PELAYANAN KESWAN DAN SOSIALISASI PMK
PELAYANAN KESWAN DAN SOSIALISASI PMK
Berawal dari adanya laporan dugaan ternak sapi masyarakat tertular penyakit mulut dan kuku (PMK) di Desa Saba Janapria Lombok Tengah, Dinas Peternakan dan Kesehatan Hewan Provinsi NTB menugaskan Tim Pelayanan Kesehatan Hewan ke lokasi tersebut.
Terlebih dahulu Tim melakukan koordinasi dengan Petugas UPT Kesehatan Hewan Kecamatan Janapria dengan melakukan hal-hal sebagai berikut (1) Mengumpulkan beberapa peternak dan memberikan penyuluhan terkait PMK, bahwasanya peternak tidak perlu takut terhadap penyakit PMK ini karena tingkat kematiannya sangat kecil bahkan dari beberapa ribu ekor sapi yang terkena PMK di Pulau Lombok hanya satu ekor yang mati itupun karena tympani atau kembung, dan hampir 50 persen sudah sembuh, (2) Memberikan desinfektan untuk dilakukan penyemprotan kandang dan bila ada gejala yang menunjukkan PMK seperti ada lepuh di cingur dan mulut pada hewan ternak sebaiknya dilakukan penyemprotan sebanyak 2 kali sehari, (3) Melakukan pemeriksaan hewan ternak.

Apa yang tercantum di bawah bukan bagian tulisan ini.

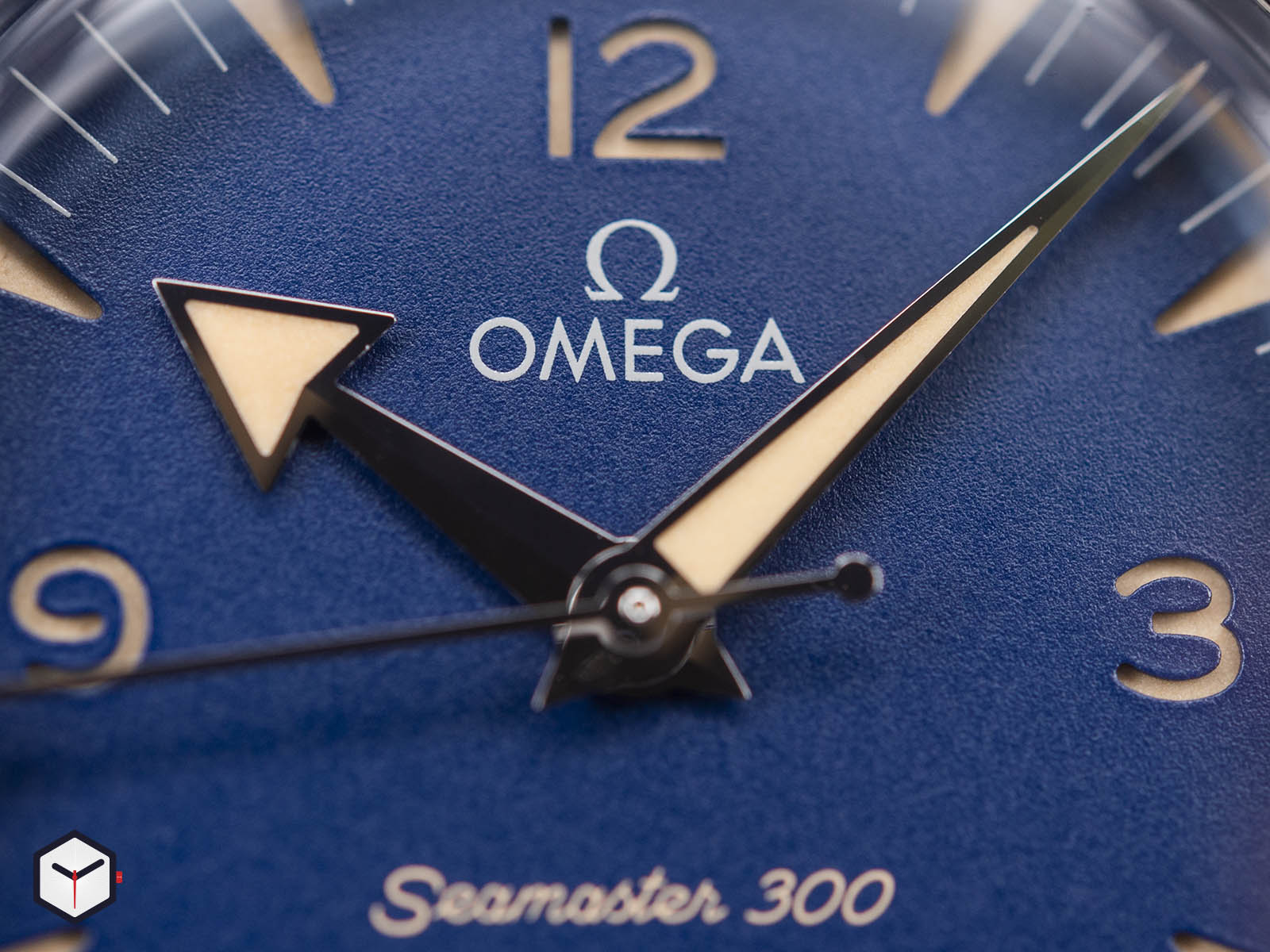 omega-seamaster-300-co-axial-master-chronometer-41mm-8.jpg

Dari hasil pemeriksaan, menunjukkan sekitar 32 ekor ternak di duga suspek PMK dengan gejala ringan sampai sedang. Semua ternak sapi yang menunjukkan gejala PMK dilakukan pemberian obat simtomatis untuk meringankan gejala klinis.

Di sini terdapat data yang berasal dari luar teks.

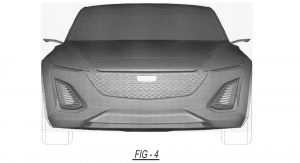 ab8a953d-cadillac-coupe-patent-4-300x163.jpg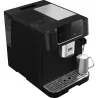 Beko CEG 7304 B Fully-automatic espresso, cappuccino machine / CEG7304B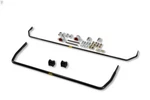 Anti-swaybar Set For Toyota MR-2 STS52220. Fixed Price $609.00.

Dalam hal kasus PMK ini, ada 3 hal yang perlu dilakukan yaitu (1) Membatasi keluar masuk sapi di lokasi termasuk membatasi saling kunjung antar peternak di kandang, (2) Melakukan penyemprotan kandang secara berkala, (3) Bila muncul gejala mulut berbusa atau keluar air liur berlebihan segera menghubungi petugas agar dilakukan pengobatan, dan bisa juga diberikan obat tradisional berupa kunyit, gula merah, telur dan madu.
Untuk perkembangan terkait dengan PMK ini akan dikontrol oleh Paramedis yang ada di Kecamatan Janapria Lombok Tengah.